Where the records below reach the line containing "New Zealand, site HLO_Moto1, 2022-06-17", start transcribing, and end with the line containing "common name: rat", exactly and with nothing else added.
+++++
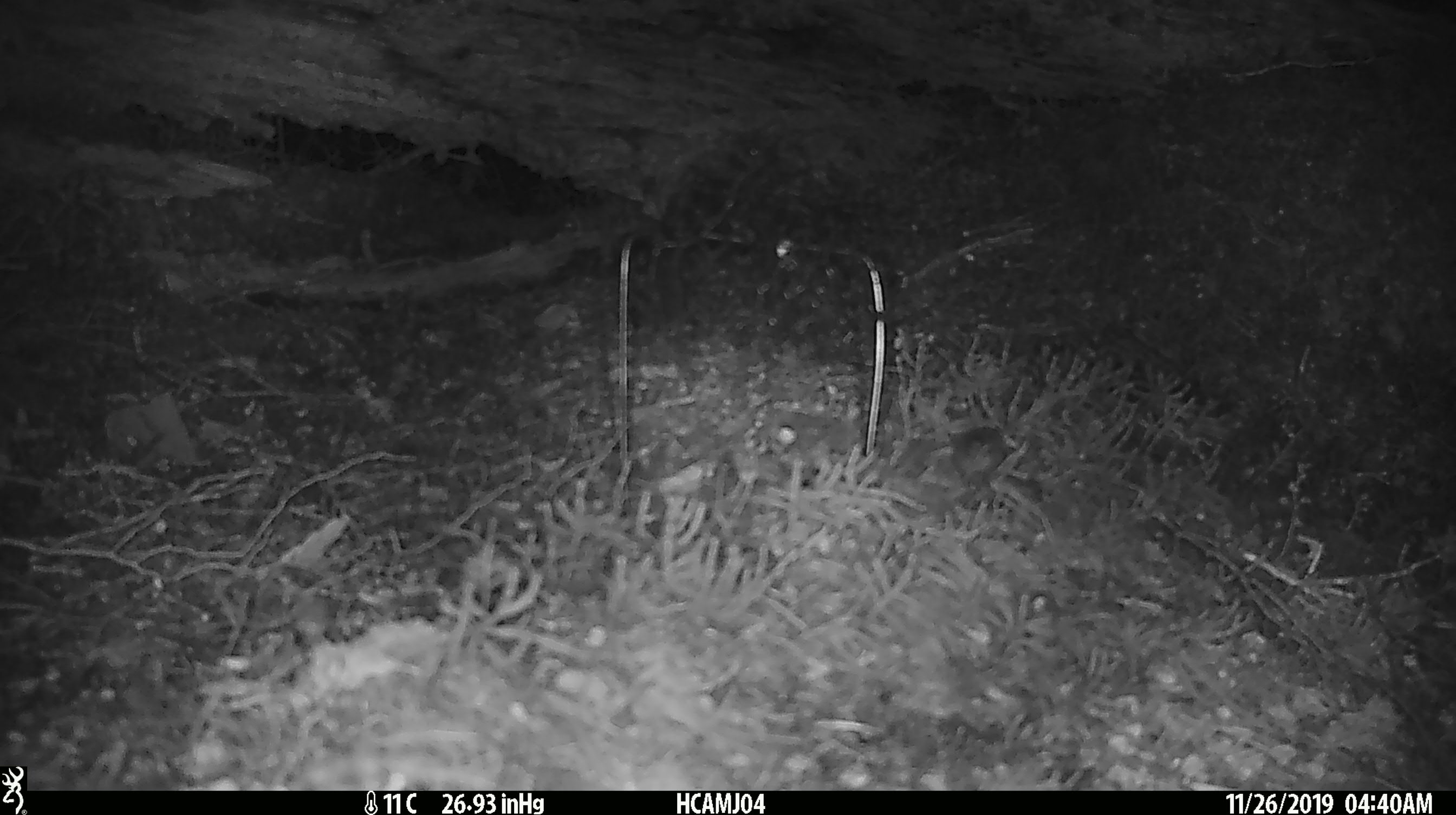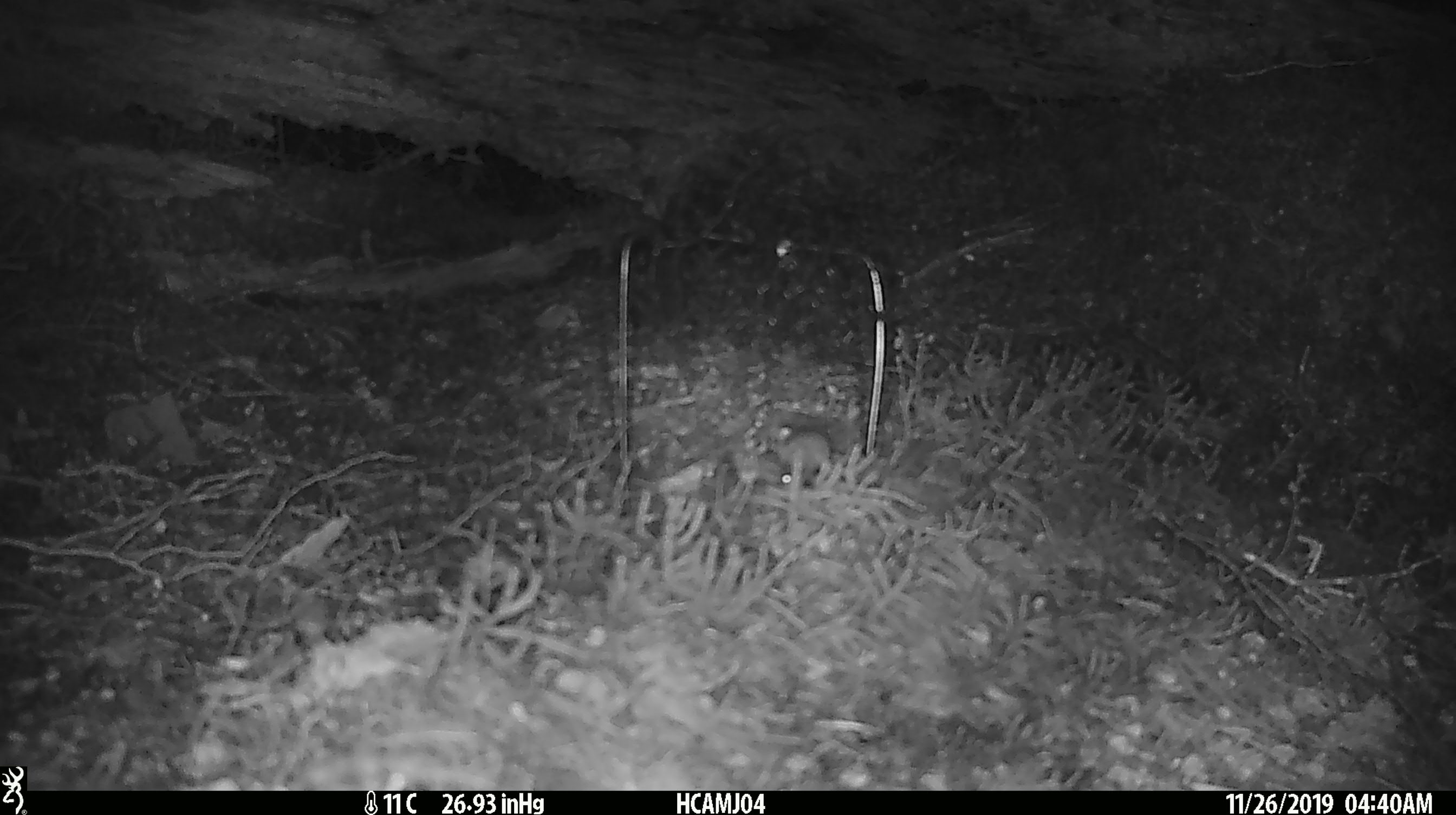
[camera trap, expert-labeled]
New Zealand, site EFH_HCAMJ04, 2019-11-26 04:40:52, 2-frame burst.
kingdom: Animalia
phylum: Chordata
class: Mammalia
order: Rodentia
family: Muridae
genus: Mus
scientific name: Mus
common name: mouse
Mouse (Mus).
+++++
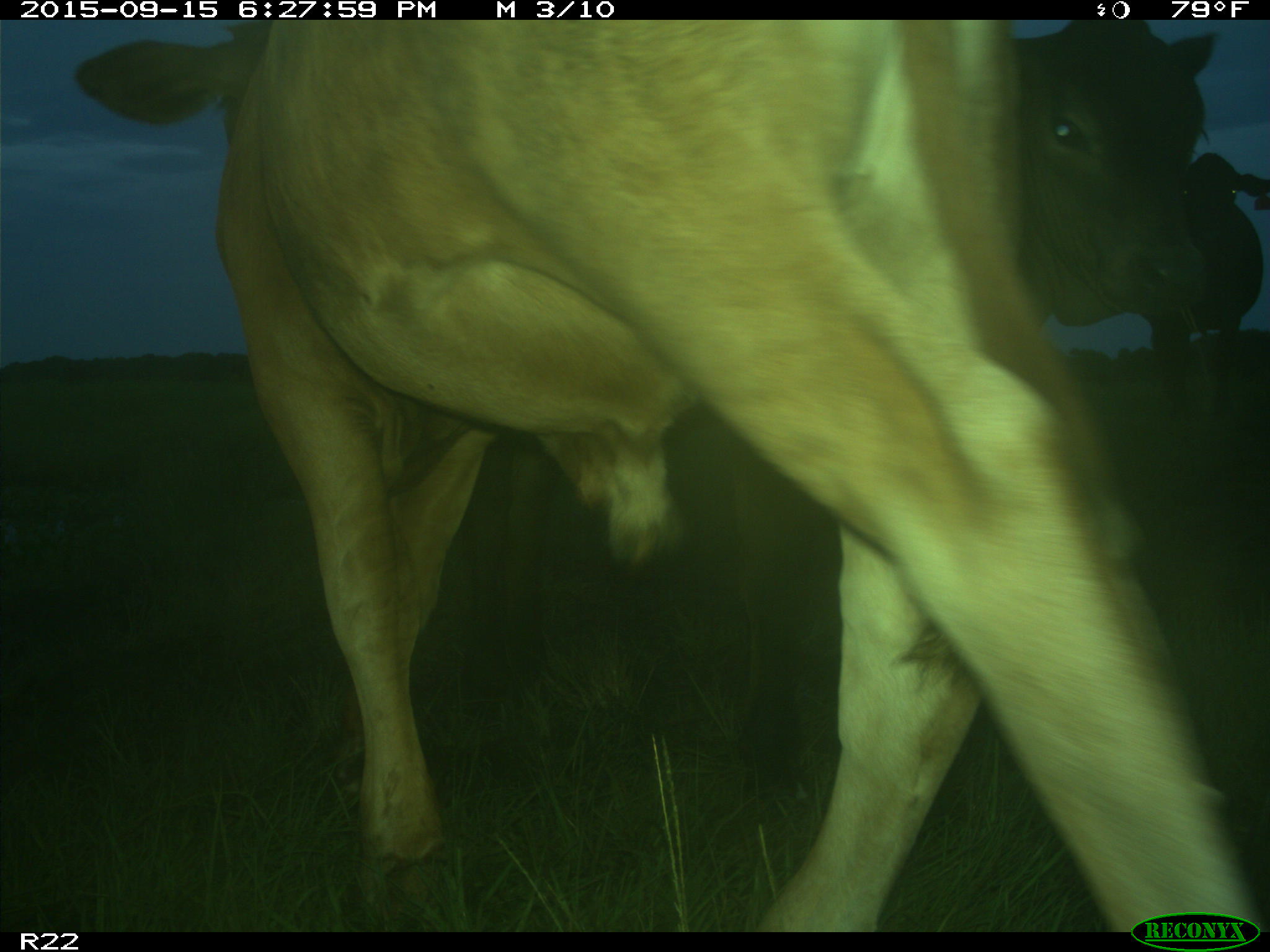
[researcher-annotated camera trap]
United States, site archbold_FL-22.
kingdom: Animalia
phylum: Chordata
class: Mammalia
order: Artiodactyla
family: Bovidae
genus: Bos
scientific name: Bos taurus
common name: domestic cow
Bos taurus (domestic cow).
+++++
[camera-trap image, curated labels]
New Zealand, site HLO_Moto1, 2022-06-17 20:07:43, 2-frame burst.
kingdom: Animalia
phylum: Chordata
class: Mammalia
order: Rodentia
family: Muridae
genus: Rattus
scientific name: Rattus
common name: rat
+++++
OUTPUT BELOW:
New Zealand, site HLO_Moto1, 2022-06-17 20:07:43, 2-frame burst.
kingdom: Animalia
phylum: Chordata
class: Mammalia
order: Rodentia
family: Muridae
genus: Rattus
scientific name: Rattus
common name: rat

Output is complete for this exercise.